- [DATA FOR THIS EXERCISE]:
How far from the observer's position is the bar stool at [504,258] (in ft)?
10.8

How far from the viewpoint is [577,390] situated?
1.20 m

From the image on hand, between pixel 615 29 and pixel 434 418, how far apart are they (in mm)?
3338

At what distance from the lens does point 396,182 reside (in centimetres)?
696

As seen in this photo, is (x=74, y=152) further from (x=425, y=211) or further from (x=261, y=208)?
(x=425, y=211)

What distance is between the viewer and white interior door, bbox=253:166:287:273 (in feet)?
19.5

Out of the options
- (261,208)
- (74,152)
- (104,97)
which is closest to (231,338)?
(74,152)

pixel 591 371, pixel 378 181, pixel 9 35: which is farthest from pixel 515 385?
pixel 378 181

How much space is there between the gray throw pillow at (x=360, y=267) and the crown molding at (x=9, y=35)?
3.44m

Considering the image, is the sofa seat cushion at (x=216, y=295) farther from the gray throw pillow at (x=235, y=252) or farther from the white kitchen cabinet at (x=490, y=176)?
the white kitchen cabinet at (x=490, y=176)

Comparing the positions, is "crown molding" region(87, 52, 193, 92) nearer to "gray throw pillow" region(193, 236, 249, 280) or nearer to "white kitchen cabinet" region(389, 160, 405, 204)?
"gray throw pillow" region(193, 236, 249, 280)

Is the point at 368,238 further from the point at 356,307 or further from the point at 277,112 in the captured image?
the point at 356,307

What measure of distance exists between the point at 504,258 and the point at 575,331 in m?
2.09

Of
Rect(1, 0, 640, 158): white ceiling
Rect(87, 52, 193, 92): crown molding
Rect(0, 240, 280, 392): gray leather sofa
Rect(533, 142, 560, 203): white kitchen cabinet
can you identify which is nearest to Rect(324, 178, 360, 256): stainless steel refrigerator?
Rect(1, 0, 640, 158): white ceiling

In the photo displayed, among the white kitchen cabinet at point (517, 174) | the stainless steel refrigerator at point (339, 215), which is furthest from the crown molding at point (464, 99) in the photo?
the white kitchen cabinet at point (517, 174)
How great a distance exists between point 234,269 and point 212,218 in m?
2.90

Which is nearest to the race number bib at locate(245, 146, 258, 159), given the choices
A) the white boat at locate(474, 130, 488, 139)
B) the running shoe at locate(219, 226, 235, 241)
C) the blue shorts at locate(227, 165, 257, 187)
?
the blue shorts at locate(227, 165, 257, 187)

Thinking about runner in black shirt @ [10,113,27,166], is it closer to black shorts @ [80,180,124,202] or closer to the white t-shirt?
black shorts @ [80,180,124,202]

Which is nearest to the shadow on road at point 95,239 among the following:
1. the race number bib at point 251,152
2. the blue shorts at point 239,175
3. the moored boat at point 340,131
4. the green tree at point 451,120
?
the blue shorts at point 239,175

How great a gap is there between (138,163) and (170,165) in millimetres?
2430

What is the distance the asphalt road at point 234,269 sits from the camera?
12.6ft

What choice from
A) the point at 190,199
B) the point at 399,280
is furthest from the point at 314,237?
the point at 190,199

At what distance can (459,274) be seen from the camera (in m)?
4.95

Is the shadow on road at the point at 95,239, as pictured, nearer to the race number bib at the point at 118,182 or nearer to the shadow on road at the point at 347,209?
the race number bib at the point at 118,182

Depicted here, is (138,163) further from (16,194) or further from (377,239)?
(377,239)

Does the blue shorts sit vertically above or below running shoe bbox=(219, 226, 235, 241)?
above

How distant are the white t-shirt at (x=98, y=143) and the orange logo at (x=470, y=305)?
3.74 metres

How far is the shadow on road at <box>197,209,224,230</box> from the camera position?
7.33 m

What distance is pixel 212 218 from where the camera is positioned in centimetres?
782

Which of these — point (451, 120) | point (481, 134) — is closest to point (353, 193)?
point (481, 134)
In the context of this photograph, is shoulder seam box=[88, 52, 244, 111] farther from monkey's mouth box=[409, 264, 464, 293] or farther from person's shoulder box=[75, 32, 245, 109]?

- [WHAT THIS TASK INVOLVES]: Please reproduce each line exactly as written.

- [SOLUTION BELOW]:
How far from the observer's position is the bar stool at [504,258] (in ft)?
10.8

How far from the viewpoint is [577,390] situated?
1.20 m

From the image on hand, between pixel 615 29 and pixel 434 418, how far apart are they (in mm)?
3338

At what distance from the lens does point 396,182 reside (in centimetres)?
696

As seen in this photo, is (x=74, y=152) further from (x=425, y=211) or further from (x=261, y=208)?
(x=425, y=211)

What distance is between the viewer and white interior door, bbox=253:166:287:273 (in feet)?
19.5

Out of the options
- (261,208)
- (74,152)
- (104,97)
which is closest to (231,338)?
(74,152)

pixel 591 371, pixel 378 181, pixel 9 35: which is farthest from pixel 515 385?
pixel 378 181

How much space is there between the gray throw pillow at (x=360, y=267) and the crown molding at (x=9, y=35)?
3.44m

Considering the image, is the sofa seat cushion at (x=216, y=295) farther from the gray throw pillow at (x=235, y=252) or farther from the white kitchen cabinet at (x=490, y=176)?
the white kitchen cabinet at (x=490, y=176)

Comparing the positions, is "crown molding" region(87, 52, 193, 92) nearer to "gray throw pillow" region(193, 236, 249, 280) or nearer to "white kitchen cabinet" region(389, 160, 405, 204)?
"gray throw pillow" region(193, 236, 249, 280)

Is the point at 368,238 further from the point at 356,307 or further from the point at 277,112 in the captured image?
the point at 356,307

What measure of distance exists between the point at 504,258 and the point at 575,331 in m?
2.09

Of
Rect(1, 0, 640, 158): white ceiling
Rect(87, 52, 193, 92): crown molding
Rect(0, 240, 280, 392): gray leather sofa
Rect(533, 142, 560, 203): white kitchen cabinet
can you identify which is nearest to Rect(324, 178, 360, 256): stainless steel refrigerator?
Rect(1, 0, 640, 158): white ceiling

In the photo displayed, among the white kitchen cabinet at point (517, 174) | the stainless steel refrigerator at point (339, 215), which is furthest from the crown molding at point (464, 99) in the photo?
the white kitchen cabinet at point (517, 174)
How great a distance exists between point 234,269 and point 212,218 in m?
2.90

Which is nearest to the race number bib at locate(245, 146, 258, 159), given the choices
A) the white boat at locate(474, 130, 488, 139)
B) the running shoe at locate(219, 226, 235, 241)
C) the blue shorts at locate(227, 165, 257, 187)
?
the blue shorts at locate(227, 165, 257, 187)

Thinking about runner in black shirt @ [10,113,27,166], is it closer to black shorts @ [80,180,124,202] or closer to the white t-shirt?
black shorts @ [80,180,124,202]

Which is nearest to the shadow on road at point 95,239 among the following:
1. the race number bib at point 251,152
2. the blue shorts at point 239,175
3. the moored boat at point 340,131
4. the green tree at point 451,120
?
the blue shorts at point 239,175

How great a gap is there between (138,163) and (170,165) in millimetres?
2430

What is the distance the asphalt road at point 234,269 sits from the camera?
12.6ft

What choice from
A) the point at 190,199
B) the point at 399,280
is furthest from the point at 314,237?
the point at 190,199

At what distance can (459,274) be seen from the camera (in m)?
4.95

Is the shadow on road at the point at 95,239, as pictured, nearer to the race number bib at the point at 118,182 or nearer to the shadow on road at the point at 347,209?
the race number bib at the point at 118,182

Depicted here, is (138,163) further from (16,194) or further from (377,239)?
(377,239)

Does the blue shorts sit vertically above or below running shoe bbox=(219, 226, 235, 241)?
above

How distant are the white t-shirt at (x=98, y=143) and the orange logo at (x=470, y=305)?
3.74 metres

How far is the shadow on road at <box>197,209,224,230</box> from the camera position?
7.33 m

What distance is pixel 212 218 from where the camera is positioned in centimetres?
782

Which of these — point (451, 120) | point (481, 134) — is closest to point (353, 193)?
point (481, 134)
In the context of this photograph, is shoulder seam box=[88, 52, 244, 111] farther from monkey's mouth box=[409, 264, 464, 293] or farther from person's shoulder box=[75, 32, 245, 109]?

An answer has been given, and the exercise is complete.